• _Given passage_:
>>
Oh, hello April, I didn't see you there.

Surprise! Now it's May, and I'm trying to get back into "the flow" that I had somehow managed to cultivate before my 6-week adventure to Oregon. But "the flow" isn't coming back to me as quickly as I want it to.

I'm pretty sure this update is going to be about trying. And I hate how much people crap all over "trying." Because trying isn't as good as doing, I guess. But how do you get to "doing," if you don't also "try?" I never "do" anything without first "trying" it. And I don't understand how anyone else (for that matter) accomplishes anything without trying first. What am I missing?

Maybe it's because "trying" doesn't always look like a task being accomplished, because it doesn't look like work. A lot of my "trying" happens in my mind, and I can see how, from the outside, it doesn't look like much of anything is happening. But trying leads directly to doing, in my book.

I try to do the things. What's so wrong with that? So it takes me longer to do, why does that matter? Yes, I stumble and probably have to restart the task several times before I manage to complete it. What does it matter, as long as I eventually finish it?
<<
• _Set of tasks_:
A – In the post about trying, how long was the writer's adventure to Oregon?
B – Duplicate the part of the post about trying starting with "Maybe it's because" and going on through "in my book.".
C – Finish out the next part of the post about trying, picking up after its last sentence.
The entries have nothing to do with the post about trying.

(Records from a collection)
>>
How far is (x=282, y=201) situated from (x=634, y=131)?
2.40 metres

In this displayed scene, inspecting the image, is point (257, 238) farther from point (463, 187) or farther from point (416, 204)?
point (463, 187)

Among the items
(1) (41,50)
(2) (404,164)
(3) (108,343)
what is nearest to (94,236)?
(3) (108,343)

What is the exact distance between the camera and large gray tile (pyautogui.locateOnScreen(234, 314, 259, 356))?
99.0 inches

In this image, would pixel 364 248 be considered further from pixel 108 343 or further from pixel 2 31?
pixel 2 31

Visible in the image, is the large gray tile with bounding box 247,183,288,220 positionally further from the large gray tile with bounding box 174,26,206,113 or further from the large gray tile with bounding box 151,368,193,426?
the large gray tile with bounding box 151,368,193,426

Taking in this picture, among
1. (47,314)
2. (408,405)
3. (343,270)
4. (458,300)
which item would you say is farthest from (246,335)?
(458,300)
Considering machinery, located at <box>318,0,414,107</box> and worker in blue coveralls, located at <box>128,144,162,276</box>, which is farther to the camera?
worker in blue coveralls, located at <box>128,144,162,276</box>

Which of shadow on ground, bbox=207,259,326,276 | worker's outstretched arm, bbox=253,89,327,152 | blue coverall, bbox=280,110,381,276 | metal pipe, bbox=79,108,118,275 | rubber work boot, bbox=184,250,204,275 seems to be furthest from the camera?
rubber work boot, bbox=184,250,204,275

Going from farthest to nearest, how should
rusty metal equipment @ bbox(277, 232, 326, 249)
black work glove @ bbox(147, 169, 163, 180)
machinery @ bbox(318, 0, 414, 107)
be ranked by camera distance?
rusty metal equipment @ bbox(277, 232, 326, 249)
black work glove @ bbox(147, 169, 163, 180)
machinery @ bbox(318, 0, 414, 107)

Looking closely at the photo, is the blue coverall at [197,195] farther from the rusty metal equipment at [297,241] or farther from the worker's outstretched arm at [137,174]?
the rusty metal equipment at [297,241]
<<
• _Answers to each task_:
A – It was a 6-week adventure.

B –
Maybe it's because "trying" doesn't always look like a task being accomplished, because it doesn't look like work. A lot of my "trying" happens in my mind, and I can see how, from the outside, it doesn't look like much of anything is happening. But trying leads directly to doing, in my book.

C –
I'm trying to find the right amount of pressure to keep on myself so I can do all of the things. But I haven't found it yet. I'm trying to study IT Fundamentals, but the very last thing my brain wants to do is study. I'm constantly looking for ways to help improve my ability to focus, but not everything works.

I'm taking supplements that reportedly improve focus and attention span while I wait for my ADHD assessment, which I could be waiting on for the rest of the year. But it's still too early to tell if the supplements are doing anything really. And I don't think I'm patient enough for this. I want to get my certifications now. I want my brain to work for me when I tell it to.

I'm trying to be patient and gentle with myself, but it's difficult. I feel like I don't deserve either. Which brings on a downward spiral, or depressive episode, with my mental health, thus proving that I need to be patient and gentle with myself.